When on-boarding a new customer, we gather 3 critical cases for each site. You can provide these via e-mail, or if you'd prefer, we can talk through them over the phone.

We use these for testing any update we make to your site, and when possible, we'll actually automate tests for them (using Behat, if you're curious about the tech side of it :-)).

If one of the critical use cases stops working, we consider it a critical issue.

How are the 3 critical use cases used?

Before deploying most changes to your site, we'll first test them on a staging version of your site. As part of this testing, we'll try your 3 critical use cases. If one of them fails, we won't deploy the change to your site until we fix it.

This is particularly important when deploying security updates! It's important to make security updates as quickly as possible (and we promise that we'll make them the same day they're released).
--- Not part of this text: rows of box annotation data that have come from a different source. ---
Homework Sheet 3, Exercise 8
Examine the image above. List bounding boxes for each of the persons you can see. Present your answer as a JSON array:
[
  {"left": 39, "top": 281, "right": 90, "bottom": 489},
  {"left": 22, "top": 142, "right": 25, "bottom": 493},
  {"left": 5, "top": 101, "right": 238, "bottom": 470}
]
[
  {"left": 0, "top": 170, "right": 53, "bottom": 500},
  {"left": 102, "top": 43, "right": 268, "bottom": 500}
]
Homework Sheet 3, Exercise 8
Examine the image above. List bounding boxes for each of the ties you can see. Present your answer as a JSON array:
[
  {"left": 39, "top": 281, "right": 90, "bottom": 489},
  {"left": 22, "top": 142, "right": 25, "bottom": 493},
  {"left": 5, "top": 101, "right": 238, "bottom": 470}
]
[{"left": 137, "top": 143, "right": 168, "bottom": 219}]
But sometimes a security update will also break some part of the site, and so we want to test the change first, but testing can be time consuming.

By testing the 3 critical use cases we strike a compromise: we can get updates out fast, and we know that the update at least doesn't break anything critical.

Obviously, in the rare case that an update causes *any* problems (even outside of these use cases) we'll help fix it, but these provide a "smoke test" to ensure that at least the most critical things are unaffected.

NOTE: On the Basic plan, we only fix critical issues, including site outages, the site getting hacked or the critical use cases breaking, or any problem introduced by an update we did. On the Standard and Enterprise plan, we'll fix any problem that's within scope.

Why only 3 critical use cases?

If you insist (and you're on the Standard or Enterprise plan), we'll accept 4 or 5 critical use cases. :-)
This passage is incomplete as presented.